Nonetheless, the agreement received mixed reaction, both praise and strong criticism, in Britain, in Argentina, and in the Falklands.  Some Islanders were in tears at the result, which they considered went against the election promises of several Councillors.  Others, particularly some members of the business community, were in favour of it, in order to recover communications with Chile.  Several years on, the debate still rages amongst Islanders.  At the time Councillor Norma Edwards, the one Councillor who did not vote for the agreement, called for a comprehensive canvas of all Islander opinion before decisions were taken.  She criticised the Argentines for, as she put it, "teaching their children the wrong history, which they rewrite to suit themselves.  Once you can convince them that what they are teaching their children is wrong, you won't have generations of Argentines growing up believing all these silly things."

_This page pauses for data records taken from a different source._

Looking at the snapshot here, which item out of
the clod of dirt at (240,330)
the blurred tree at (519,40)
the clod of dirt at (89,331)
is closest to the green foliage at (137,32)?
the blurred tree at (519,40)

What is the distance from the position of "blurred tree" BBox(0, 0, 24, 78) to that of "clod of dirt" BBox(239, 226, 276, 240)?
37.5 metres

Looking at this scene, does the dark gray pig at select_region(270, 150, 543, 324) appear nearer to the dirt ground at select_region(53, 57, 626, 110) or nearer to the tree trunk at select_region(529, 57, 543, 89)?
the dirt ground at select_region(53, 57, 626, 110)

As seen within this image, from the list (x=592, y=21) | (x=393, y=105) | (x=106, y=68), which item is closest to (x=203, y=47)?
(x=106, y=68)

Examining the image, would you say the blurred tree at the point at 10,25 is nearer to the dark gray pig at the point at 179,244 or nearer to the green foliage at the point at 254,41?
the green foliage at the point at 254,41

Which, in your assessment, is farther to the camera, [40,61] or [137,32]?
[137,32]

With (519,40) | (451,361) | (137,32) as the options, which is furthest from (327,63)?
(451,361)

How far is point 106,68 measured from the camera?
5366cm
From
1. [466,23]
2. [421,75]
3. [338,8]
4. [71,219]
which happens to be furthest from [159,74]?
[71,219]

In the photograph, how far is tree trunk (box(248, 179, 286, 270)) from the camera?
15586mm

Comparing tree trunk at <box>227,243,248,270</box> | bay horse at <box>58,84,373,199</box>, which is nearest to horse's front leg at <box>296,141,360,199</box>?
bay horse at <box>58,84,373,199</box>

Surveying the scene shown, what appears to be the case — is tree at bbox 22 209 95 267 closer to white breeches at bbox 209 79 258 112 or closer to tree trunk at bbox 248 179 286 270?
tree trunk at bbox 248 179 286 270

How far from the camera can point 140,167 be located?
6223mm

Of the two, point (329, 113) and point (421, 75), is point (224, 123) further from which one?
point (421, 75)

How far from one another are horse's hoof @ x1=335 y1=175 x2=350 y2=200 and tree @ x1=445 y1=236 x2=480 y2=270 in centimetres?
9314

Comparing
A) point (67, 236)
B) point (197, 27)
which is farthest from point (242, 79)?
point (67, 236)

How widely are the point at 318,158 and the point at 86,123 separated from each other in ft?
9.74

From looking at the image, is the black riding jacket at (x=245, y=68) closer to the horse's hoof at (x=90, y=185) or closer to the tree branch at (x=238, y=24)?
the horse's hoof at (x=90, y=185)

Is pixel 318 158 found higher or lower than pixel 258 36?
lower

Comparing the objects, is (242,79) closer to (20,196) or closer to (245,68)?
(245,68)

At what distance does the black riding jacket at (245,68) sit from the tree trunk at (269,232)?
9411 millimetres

Amongst those who welcomed the agreement, British Foreign Secretary Robin Cook said "It marks a change from an era of confrontation to a new chapter of dialogue and cooperation" whilst Governor Donald Lamont said "It is very important that both sides make it work well so that it can enhance confidence and relations.  It is a very good agreement and a very important step forward for everyone.  There will be no discrimination against Argentines, but it is not easy for the Islanders who have many unpleasant memories of 1982."  The official statement from Councillors said "Access by Argentine passport holders is a very difficult pill to swallow, but we believe it is a necessary step to take in order to retain the support of the British Public and Parliament.  This agreement contains elements which are difficult, but there are significant elements too which are positive in developing the security of our economy and enhancing our rights.  We believe we have secured a good deal for the Falkland Islands.  However, this agreement will only work and the wider process will only prosper if the present and future governments of Argentina demonstrate, by full implementation of the whole package, that they too are willing to join in building a new relationship of confidence and mutual trust."